▶ _Vorgegebener Text_
⟨
Rezension: Andor 1×07: „Bekanntgabe“

Ich zeige den Stein in meiner Hand und du siehst das Messer an deiner Kehle nicht.

Mon Mothma

Nachdem wir letzte Woche dem Ende des zweiten Dreiteilers einem spannenden und intensiven Überfall auf die Aldhani-Basis beiwohnen konnten, stellt die siebte Folge die Weichen für die noch kommenden beiden Arcs der Serie, die aus einem weiteren Dreiteiler und einem abschließenden Zweiteiler bestehen werden. Geschrieben wurde diese Folge von Stephen Schiff und Regie führte Benjamin Caron, der auch bei den letzten beiden Folgen der Staffel im Regiestuhl sitzen wird.

Sondervollmachten

Die Nachwirkungen des Überfalls auf Aldhani ziehen natürlich zuvorderst beim ISB Konsequenzen nach sich. Diese fallen aber eher in dem Maße aus, dass Colonel Yularen selbst eine Rede vor den versammelten Supervisoren und Major Partagaz hält, um neue Direktiven und Verschärfungen in der Strafverfolgung zu verkünden. Ich mag es, wie die Serie damit spielt, dass es immer noch einen größeren Fisch gibt und wir nicht ständig in den höchsten Kreisen verkehren. So tritt Yularen hier nur kurz auf, bevor Partagaz wieder das Ruder übernimmt, aber wie es sich für die Serie gehört, erwähnt Yularen nochmal schnell sein Gespräch mit dem Imperator und erinnert uns daran, dass erneut ein größerer Fisch im Teich schwimmt, der gerade deshalb so beängstigend ist, weil wir ihn nicht sehen.

Wenn ich auftrete, ist es ernst.

Danach kehrt zunächst das übliche Gezeter wieder in die Büroräume des ISB ein und Dedra Meero lässt – entgegen dem üblichen Prozedere – sich eine Liste sämtlicher entwendeter Gegenstände ausgeben, um endlich ihr vermutetes Muster finden zu können. Die darauffolgende Konfrontation seitens Blevin im täglichen Meeting wandelt sich dann überraschend zugunsten Dedras, die von Major Partagaz Zuspruch erhält. Ihr Verweis darauf, dass sich Systeme anpassen müssen oder sterben, ist dabei hervorragend doppeldeutig, da es sowohl auf die willkürlich gezogenen Zuständigkeitsgrenzen zutrifft als auch auf die Systeme, die vom Imperium besetzt sind. Der Gedanke, dass die Rebellion sich nicht dafür interessiert, wo der Geschäftsbereich eines Supervisors endet und eines anderen beginnt, entlarvt die zwar gut organisierte Struktur dieser Behörde, die aber zunehmend durch innere Missgunst dazu neigt, blind zu werden, wenn es um Muster geht, die über die eigene Zuständigkeitsbereiche hinausgehen. Gut, dass dieser Umstand endlich mal auf den Tisch gebracht wurde, auch wenn die Mühlen der Bürokratie langsam mahlen und erstmal nur eine Zuständigkeitsverschiebung des Molana-Systems von Blevin auf Dedra stattfindet.
⟩
▶ _Zu lösende Aufgaben_
(a) Welches System geht laut der Andor-Rezension von Blevin auf Dedra über?
(b) Schreib die Andor-Rezension im Anschluss an ihren letzten Satz weiter.
Die Auflistung ist eigenständiges Material und gehört nicht zur Andor-Rezension.

▶ _Datensatz_
⟨
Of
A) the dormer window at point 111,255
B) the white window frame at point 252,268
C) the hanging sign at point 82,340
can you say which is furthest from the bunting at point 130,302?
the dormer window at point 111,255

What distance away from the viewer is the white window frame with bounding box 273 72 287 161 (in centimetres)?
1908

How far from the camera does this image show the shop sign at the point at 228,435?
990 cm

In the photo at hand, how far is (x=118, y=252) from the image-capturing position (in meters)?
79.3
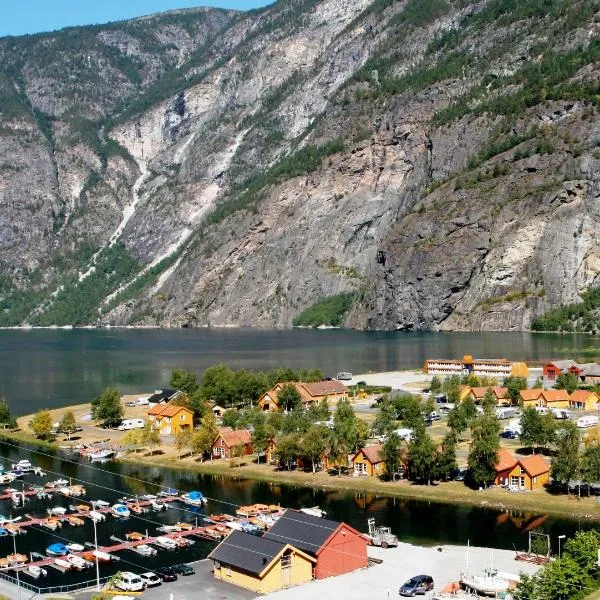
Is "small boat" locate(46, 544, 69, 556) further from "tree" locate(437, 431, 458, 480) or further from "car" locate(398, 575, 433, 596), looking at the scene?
"tree" locate(437, 431, 458, 480)

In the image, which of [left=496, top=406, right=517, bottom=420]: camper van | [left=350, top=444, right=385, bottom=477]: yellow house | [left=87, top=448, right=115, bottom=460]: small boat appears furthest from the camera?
[left=496, top=406, right=517, bottom=420]: camper van

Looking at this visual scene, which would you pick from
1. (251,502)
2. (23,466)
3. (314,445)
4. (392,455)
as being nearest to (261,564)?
(251,502)

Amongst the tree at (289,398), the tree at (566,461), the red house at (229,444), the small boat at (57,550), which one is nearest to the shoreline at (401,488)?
the tree at (566,461)

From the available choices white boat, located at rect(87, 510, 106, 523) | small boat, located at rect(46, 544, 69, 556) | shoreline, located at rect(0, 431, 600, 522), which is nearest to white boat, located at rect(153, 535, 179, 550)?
small boat, located at rect(46, 544, 69, 556)

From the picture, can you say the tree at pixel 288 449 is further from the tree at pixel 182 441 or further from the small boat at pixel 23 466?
the small boat at pixel 23 466

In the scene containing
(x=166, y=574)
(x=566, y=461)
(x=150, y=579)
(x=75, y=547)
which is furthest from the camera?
(x=566, y=461)

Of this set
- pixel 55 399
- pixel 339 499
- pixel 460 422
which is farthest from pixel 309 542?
pixel 55 399

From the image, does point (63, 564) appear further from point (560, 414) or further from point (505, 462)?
point (560, 414)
⟩
▶ _Gelöste Aufgaben_
(a) Das Molana-System.

(b)
Der Schein trügt

Ebenfalls auf Coruscant manövriert sich Mon Mothma weiterhin durch die Schlangengrube imperialer Politik. Dabei stattet sie Luthen einen Besuch ab, da sie sich denken kann, wer für den Überfall auf Aldhani verantwortlich ist. Besonders gut an dieser ganzen Szene ist, dass man beide Seiten in gewisser Weise nachvollziehen kann. Mothma gemahnt zur Vorsicht und gibt zu bedenken, dass solche Aktionen auch Unschuldige treffen werden (wie wir später erfahren, wurden beispielsweise die feiernden Aldhani als mögliche Mitverschwörer inhaftiert) und Leid losbricht. Genau das soll aber genutzt werden, wenn es nach Luthen geht! Das Imperium muss dazu gebracht werden, zu überreagieren. Sein Punkt ist, dass sie alle so langsam erdrosselt werden, dass sie es kaum merken, und nur so mehr Völker aufwachen werden, wenn die imperiale Faust zu stark wird. Seiner Meinung nach ist das Netzwerk bereit und es ist Zeit, mit immer weiterer Rekrutierung aufzuhören und zuzuschlagen. Eine Meinung, die er auch mit einem – noch nicht in Erscheinung getretenen – Saw Gerrera teilt. Mit der Frage, ob je eine Waffe geschaffen worden sei, die nicht benutzt wurde, fasst er seinen Standpunkt schließlich passend zusammen.

Wer ist hier wem zu radikal?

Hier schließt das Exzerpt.